The trouble is: you legitimize the assumptions about being a lesbian and not being a real woman by staying in the closet. And Ride was silent during the most epic and important years of both the AIDS crisis and the battle over marriage and the military. Those weren't any old years to be gay. They were the critical ones – when gay people were dying en masse, and when the possibility of civil rights and civil equality hung in the balance. In that struggle, she was sadly AWOL. Another:

After her career as an astronaut came to an end, her life's mission was to expand science education in our classrooms.  Now you of all people should appreciate that the regions of our country where science education is held in low regard are the very same places where homophobia reigns.  I'm sure Ms.
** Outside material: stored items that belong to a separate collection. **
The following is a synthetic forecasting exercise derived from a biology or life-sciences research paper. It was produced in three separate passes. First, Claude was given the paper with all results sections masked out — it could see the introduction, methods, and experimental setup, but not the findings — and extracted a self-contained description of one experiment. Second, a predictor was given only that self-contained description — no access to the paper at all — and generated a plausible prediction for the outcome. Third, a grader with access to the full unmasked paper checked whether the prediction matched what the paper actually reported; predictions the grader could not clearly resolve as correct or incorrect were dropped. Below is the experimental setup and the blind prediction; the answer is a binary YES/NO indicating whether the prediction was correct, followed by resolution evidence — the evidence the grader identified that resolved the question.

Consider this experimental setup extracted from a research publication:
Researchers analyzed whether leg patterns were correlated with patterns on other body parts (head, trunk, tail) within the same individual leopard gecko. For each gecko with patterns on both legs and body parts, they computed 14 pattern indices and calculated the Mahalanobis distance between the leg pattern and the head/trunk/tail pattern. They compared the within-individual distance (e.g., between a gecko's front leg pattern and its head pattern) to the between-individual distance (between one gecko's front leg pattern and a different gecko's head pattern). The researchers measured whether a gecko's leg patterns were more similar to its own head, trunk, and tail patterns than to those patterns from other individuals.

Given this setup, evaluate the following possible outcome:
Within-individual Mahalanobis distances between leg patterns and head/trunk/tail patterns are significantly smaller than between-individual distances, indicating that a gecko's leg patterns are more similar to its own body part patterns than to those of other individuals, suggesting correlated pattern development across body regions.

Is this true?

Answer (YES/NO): NO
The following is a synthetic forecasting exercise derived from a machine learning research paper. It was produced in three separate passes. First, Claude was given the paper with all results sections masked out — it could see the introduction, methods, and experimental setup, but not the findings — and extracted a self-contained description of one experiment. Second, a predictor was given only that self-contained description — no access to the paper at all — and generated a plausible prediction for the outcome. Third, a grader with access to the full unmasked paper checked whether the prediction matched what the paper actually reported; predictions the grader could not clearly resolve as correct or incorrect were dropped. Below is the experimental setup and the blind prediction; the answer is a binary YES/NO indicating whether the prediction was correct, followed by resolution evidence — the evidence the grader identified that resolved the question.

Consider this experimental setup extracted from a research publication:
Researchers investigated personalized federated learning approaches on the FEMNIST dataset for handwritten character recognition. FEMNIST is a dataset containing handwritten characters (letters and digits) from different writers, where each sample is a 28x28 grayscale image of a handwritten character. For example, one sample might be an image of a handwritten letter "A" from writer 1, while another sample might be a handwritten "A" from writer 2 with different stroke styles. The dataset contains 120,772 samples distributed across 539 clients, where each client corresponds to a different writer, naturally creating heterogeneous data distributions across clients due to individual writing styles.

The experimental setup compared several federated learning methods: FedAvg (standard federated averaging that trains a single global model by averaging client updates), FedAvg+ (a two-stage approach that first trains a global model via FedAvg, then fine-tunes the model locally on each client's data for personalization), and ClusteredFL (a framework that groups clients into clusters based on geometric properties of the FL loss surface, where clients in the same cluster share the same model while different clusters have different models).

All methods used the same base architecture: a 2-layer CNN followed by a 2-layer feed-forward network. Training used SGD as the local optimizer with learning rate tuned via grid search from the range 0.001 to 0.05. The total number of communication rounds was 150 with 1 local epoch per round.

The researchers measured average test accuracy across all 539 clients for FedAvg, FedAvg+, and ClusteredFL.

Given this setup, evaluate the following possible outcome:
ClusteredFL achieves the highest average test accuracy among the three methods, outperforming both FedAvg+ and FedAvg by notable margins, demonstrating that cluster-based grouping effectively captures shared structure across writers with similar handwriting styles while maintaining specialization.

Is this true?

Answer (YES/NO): NO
Ride believed that if she "came out" publicly it would overshadow her ongoing efforts to increase opportunities for science education among our young people?

It's too bad we live in a nation where that would have been an issue, but do you really think she could have successfully pursued the goals laid out by her organization, Sally Ride Science, had she been openly gay?  Can you imagine the uproar in certain regions/school districts  had she been an out lesbian?  Do you think Sally Ride Science could have reached those most in need of their services and educational programs?

As a gay woman who has been out my whole life, I am so proud of what Sally Ride accomplished during her lifetime.  She knew she wanted to leave a legacy that included her life as a lesbian.  Her obituary made that very clear.  She wasn't a coward; she was a pragmatist, and I have nothing but respect for the way she conducted her life and the way she chose to reveal the love of her life upon her death.

One more:

I have to disagree with you in your assessment of Sally Ride's lesbianism. I was born two years after her historic flight, and my parents, being educated and progressive, held her up as an example of what I could do, regardless of my gender. And I ate it up. Every report on role models in elementary school, every five-page research paper on major 20th century events in middle school, and every integrated science/English paper I wrote in high school were about Dr. Ride, her accomplishments and her contributions to society. I even kept trying in physics, no matter how many Cs (and lower) I got on tests, in the hopes of one day becoming an astronaut.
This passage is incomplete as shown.